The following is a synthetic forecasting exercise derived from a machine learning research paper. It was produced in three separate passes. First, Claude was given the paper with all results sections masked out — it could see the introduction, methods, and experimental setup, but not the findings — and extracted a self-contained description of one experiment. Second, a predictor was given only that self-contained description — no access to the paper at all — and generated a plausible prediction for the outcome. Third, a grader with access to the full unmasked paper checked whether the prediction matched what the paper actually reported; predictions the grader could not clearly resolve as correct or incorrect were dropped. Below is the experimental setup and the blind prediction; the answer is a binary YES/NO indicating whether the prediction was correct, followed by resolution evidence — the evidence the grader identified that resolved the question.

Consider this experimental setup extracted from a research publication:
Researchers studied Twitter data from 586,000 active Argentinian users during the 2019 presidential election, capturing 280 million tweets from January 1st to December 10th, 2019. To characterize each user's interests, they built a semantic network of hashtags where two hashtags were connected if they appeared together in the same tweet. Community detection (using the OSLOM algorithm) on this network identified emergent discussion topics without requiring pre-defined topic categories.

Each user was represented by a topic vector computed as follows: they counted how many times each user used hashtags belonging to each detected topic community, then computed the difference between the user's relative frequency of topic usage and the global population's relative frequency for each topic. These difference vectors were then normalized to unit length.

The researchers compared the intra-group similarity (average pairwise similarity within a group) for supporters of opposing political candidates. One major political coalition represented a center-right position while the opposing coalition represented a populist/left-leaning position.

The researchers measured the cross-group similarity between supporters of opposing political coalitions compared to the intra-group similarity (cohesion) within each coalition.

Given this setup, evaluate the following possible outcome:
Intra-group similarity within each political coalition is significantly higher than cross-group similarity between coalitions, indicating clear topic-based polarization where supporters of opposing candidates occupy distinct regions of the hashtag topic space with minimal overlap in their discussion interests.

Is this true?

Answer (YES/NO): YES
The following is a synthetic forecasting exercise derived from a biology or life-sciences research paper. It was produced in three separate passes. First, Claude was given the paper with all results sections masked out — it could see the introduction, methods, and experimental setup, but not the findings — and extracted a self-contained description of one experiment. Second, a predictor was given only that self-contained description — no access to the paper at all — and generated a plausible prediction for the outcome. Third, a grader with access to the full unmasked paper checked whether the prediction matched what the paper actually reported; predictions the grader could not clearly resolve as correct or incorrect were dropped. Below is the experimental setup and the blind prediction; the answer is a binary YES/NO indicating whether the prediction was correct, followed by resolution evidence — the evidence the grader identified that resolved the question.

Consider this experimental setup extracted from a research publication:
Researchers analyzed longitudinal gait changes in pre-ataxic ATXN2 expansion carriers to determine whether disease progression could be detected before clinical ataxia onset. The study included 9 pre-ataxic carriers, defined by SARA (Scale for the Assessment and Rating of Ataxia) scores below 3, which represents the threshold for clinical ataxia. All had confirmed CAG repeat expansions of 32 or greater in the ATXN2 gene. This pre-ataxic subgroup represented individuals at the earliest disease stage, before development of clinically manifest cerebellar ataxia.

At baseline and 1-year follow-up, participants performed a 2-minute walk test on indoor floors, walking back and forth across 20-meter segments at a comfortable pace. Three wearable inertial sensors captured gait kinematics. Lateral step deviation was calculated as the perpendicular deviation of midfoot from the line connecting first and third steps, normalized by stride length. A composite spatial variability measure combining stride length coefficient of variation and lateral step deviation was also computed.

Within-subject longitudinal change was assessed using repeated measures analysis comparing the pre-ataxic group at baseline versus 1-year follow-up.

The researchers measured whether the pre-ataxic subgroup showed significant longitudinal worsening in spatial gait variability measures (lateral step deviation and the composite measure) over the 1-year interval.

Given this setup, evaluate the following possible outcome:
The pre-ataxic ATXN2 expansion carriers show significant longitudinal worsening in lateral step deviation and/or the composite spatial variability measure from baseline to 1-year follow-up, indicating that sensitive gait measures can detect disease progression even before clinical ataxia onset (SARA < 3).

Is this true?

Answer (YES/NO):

—————

Could you output each line above exactly as it was given?

**EXERCISE ANSWER**
The following is a synthetic forecasting exercise derived from a machine learning research paper. It was produced in three separate passes. First, Claude was given the paper with all results sections masked out — it could see the introduction, methods, and experimental setup, but not the findings — and extracted a self-contained description of one experiment. Second, a predictor was given only that self-contained description — no access to the paper at all — and generated a plausible prediction for the outcome. Third, a grader with access to the full unmasked paper checked whether the prediction matched what the paper actually reported; predictions the grader could not clearly resolve as correct or incorrect were dropped. Below is the experimental setup and the blind prediction; the answer is a binary YES/NO indicating whether the prediction was correct, followed by resolution evidence — the evidence the grader identified that resolved the question.

Consider this experimental setup extracted from a research publication:
Researchers studied Twitter data from 586,000 active Argentinian users during the 2019 presidential election, capturing 280 million tweets from January 1st to December 10th, 2019. To characterize each user's interests, they built a semantic network of hashtags where two hashtags were connected if they appeared together in the same tweet. Community detection (using the OSLOM algorithm) on this network identified emergent discussion topics without requiring pre-defined topic categories.

Each user was represented by a topic vector computed as follows: they counted how many times each user used hashtags belonging to each detected topic community, then computed the difference between the user's relative frequency of topic usage and the global population's relative frequency for each topic. These difference vectors were then normalized to unit length.

The researchers compared the intra-group similarity (average pairwise similarity within a group) for supporters of opposing political candidates. One major political coalition represented a center-right position while the opposing coalition represented a populist/left-leaning position.

The researchers measured the cross-group similarity between supporters of opposing political coalitions compared to the intra-group similarity (cohesion) within each coalition.

Given this setup, evaluate the following possible outcome:
Intra-group similarity within each political coalition is significantly higher than cross-group similarity between coalitions, indicating clear topic-based polarization where supporters of opposing candidates occupy distinct regions of the hashtag topic space with minimal overlap in their discussion interests.

Is this true?

Answer (YES/NO): YES
The following is a synthetic forecasting exercise derived from a biology or life-sciences research paper. It was produced in three separate passes. First, Claude was given the paper with all results sections masked out — it could see the introduction, methods, and experimental setup, but not the findings — and extracted a self-contained description of one experiment. Second, a predictor was given only that self-contained description — no access to the paper at all — and generated a plausible prediction for the outcome. Third, a grader with access to the full unmasked paper checked whether the prediction matched what the paper actually reported; predictions the grader could not clearly resolve as correct or incorrect were dropped. Below is the experimental setup and the blind prediction; the answer is a binary YES/NO indicating whether the prediction was correct, followed by resolution evidence — the evidence the grader identified that resolved the question.

Consider this experimental setup extracted from a research publication:
Researchers analyzed longitudinal gait changes in pre-ataxic ATXN2 expansion carriers to determine whether disease progression could be detected before clinical ataxia onset. The study included 9 pre-ataxic carriers, defined by SARA (Scale for the Assessment and Rating of Ataxia) scores below 3, which represents the threshold for clinical ataxia. All had confirmed CAG repeat expansions of 32 or greater in the ATXN2 gene. This pre-ataxic subgroup represented individuals at the earliest disease stage, before development of clinically manifest cerebellar ataxia.

At baseline and 1-year follow-up, participants performed a 2-minute walk test on indoor floors, walking back and forth across 20-meter segments at a comfortable pace. Three wearable inertial sensors captured gait kinematics. Lateral step deviation was calculated as the perpendicular deviation of midfoot from the line connecting first and third steps, normalized by stride length. A composite spatial variability measure combining stride length coefficient of variation and lateral step deviation was also computed.

Within-subject longitudinal change was assessed using repeated measures analysis comparing the pre-ataxic group at baseline versus 1-year follow-up.

The researchers measured whether the pre-ataxic subgroup showed significant longitudinal worsening in spatial gait variability measures (lateral step deviation and the composite measure) over the 1-year interval.

Given this setup, evaluate the following possible outcome:
The pre-ataxic ATXN2 expansion carriers show significant longitudinal worsening in lateral step deviation and/or the composite spatial variability measure from baseline to 1-year follow-up, indicating that sensitive gait measures can detect disease progression even before clinical ataxia onset (SARA < 3).

Is this true?

Answer (YES/NO):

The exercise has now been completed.